(What is needed): In the stretch of data from the line containing "Is [35,121] further" through the end, change "black trouser" to "black pants" and reproduce those lines with nothing else altered. Leave the pictures out.

(Items):
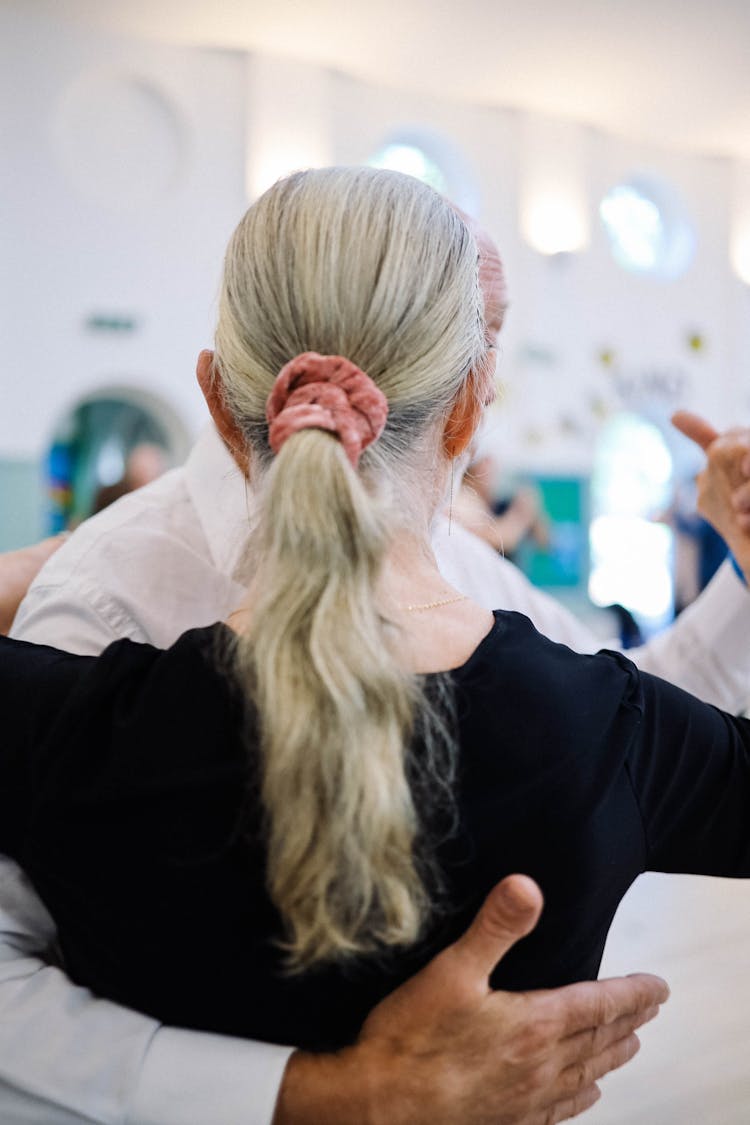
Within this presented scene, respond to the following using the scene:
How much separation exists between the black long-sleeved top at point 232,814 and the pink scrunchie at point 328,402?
18 cm

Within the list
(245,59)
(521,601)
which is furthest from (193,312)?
(521,601)

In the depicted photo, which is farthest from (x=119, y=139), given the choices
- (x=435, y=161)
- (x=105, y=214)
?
(x=435, y=161)

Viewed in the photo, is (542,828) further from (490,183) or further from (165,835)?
(490,183)

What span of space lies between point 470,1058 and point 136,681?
0.43 m

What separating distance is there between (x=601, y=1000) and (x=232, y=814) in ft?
1.33

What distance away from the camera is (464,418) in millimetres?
1089

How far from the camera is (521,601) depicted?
209 centimetres

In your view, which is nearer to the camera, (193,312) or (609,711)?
(609,711)

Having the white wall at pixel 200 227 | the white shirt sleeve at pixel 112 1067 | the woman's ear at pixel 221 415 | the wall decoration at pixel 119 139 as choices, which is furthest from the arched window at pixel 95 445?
the white shirt sleeve at pixel 112 1067

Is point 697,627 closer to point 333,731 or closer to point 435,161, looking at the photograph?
point 333,731

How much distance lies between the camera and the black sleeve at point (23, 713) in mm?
976

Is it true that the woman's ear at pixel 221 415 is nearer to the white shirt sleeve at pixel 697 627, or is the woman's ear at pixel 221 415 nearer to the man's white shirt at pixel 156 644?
the man's white shirt at pixel 156 644

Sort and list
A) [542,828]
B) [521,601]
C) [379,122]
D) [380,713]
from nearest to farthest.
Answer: [380,713], [542,828], [521,601], [379,122]

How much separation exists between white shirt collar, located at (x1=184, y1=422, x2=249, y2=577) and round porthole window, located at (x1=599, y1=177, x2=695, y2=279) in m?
10.5
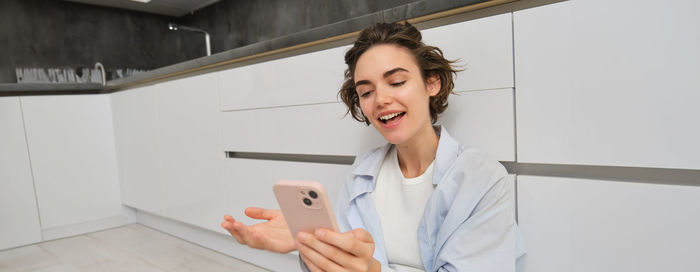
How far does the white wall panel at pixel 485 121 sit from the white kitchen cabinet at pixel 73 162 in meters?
2.26

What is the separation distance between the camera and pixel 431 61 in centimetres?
83

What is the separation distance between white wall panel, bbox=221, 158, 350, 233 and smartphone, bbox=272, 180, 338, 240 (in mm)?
657

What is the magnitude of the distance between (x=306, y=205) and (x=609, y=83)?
23.8 inches

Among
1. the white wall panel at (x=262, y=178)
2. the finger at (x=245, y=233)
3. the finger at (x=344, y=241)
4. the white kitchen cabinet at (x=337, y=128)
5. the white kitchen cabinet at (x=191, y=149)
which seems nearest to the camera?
the finger at (x=344, y=241)

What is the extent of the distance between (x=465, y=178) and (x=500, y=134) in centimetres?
20

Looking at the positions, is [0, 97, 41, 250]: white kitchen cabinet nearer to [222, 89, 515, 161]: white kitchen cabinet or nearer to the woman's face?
[222, 89, 515, 161]: white kitchen cabinet

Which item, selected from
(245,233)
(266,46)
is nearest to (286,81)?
(266,46)

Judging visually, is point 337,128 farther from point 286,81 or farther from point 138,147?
point 138,147

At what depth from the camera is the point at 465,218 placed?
0.71 metres

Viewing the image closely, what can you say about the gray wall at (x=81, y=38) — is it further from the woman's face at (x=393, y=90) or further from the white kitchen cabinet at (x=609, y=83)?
the white kitchen cabinet at (x=609, y=83)

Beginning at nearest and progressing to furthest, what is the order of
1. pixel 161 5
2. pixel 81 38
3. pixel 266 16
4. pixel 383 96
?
pixel 383 96
pixel 266 16
pixel 81 38
pixel 161 5

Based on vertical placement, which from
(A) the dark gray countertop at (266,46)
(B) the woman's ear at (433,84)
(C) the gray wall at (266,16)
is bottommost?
(B) the woman's ear at (433,84)

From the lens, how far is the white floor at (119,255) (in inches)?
70.2

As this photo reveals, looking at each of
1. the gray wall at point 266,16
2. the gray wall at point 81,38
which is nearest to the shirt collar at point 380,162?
the gray wall at point 266,16
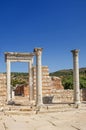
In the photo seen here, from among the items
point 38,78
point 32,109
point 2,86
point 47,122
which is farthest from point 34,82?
point 47,122

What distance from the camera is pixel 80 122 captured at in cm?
1734

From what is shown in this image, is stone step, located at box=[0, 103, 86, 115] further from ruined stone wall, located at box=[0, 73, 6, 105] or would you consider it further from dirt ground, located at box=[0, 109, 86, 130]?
ruined stone wall, located at box=[0, 73, 6, 105]

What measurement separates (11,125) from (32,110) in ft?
18.1

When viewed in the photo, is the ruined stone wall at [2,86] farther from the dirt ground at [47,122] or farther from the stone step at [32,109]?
the dirt ground at [47,122]

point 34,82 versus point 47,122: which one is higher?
point 34,82

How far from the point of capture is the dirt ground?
15820mm

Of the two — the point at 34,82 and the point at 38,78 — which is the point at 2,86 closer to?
the point at 34,82

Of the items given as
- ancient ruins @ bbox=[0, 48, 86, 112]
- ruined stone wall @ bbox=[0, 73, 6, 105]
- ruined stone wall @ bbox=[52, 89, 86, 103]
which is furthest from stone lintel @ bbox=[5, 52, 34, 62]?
ruined stone wall @ bbox=[52, 89, 86, 103]

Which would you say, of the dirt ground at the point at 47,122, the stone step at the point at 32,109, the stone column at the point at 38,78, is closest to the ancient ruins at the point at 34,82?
the stone column at the point at 38,78

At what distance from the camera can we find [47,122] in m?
17.6

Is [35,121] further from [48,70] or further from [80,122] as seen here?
[48,70]

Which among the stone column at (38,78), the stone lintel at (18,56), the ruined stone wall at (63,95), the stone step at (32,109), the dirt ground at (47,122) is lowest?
the dirt ground at (47,122)

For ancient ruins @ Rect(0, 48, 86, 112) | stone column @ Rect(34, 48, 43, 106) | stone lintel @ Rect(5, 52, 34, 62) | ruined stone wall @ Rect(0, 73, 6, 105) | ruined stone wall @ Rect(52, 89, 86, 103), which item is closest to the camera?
stone column @ Rect(34, 48, 43, 106)

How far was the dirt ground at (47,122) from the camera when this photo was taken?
51.9 ft
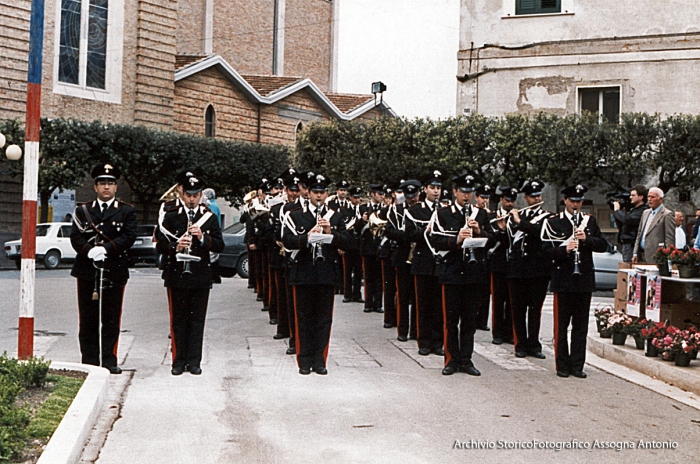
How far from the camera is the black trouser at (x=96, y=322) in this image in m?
9.31

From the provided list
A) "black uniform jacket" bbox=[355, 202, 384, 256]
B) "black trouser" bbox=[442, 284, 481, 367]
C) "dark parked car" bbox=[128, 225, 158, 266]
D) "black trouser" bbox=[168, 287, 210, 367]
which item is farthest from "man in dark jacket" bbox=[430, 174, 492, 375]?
"dark parked car" bbox=[128, 225, 158, 266]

(Written answer):
Is [35,121] further from [48,70] or further from [80,122] as seen here?
[48,70]

Which among the stone column at (38,78), the stone lintel at (18,56), the ruined stone wall at (63,95), the stone step at (32,109), the dirt ground at (47,122) is lowest?
the dirt ground at (47,122)

For ancient ruins @ Rect(0, 48, 86, 112) | stone column @ Rect(34, 48, 43, 106) | stone lintel @ Rect(5, 52, 34, 62) | ruined stone wall @ Rect(0, 73, 6, 105) | ruined stone wall @ Rect(52, 89, 86, 103), which item is closest to the camera?
stone column @ Rect(34, 48, 43, 106)

How far was the dirt ground at (47,122) from the camera when this photo was taken?
51.9 ft
How far from the camera is the black pants at (x=96, y=322) in this image in m?
9.31

From the provided list
A) "black uniform jacket" bbox=[355, 202, 384, 256]
B) "black pants" bbox=[442, 284, 481, 367]
C) "dark parked car" bbox=[128, 225, 158, 266]
D) "black pants" bbox=[168, 287, 210, 367]
which item is farthest from "man in dark jacket" bbox=[430, 174, 492, 375]?
"dark parked car" bbox=[128, 225, 158, 266]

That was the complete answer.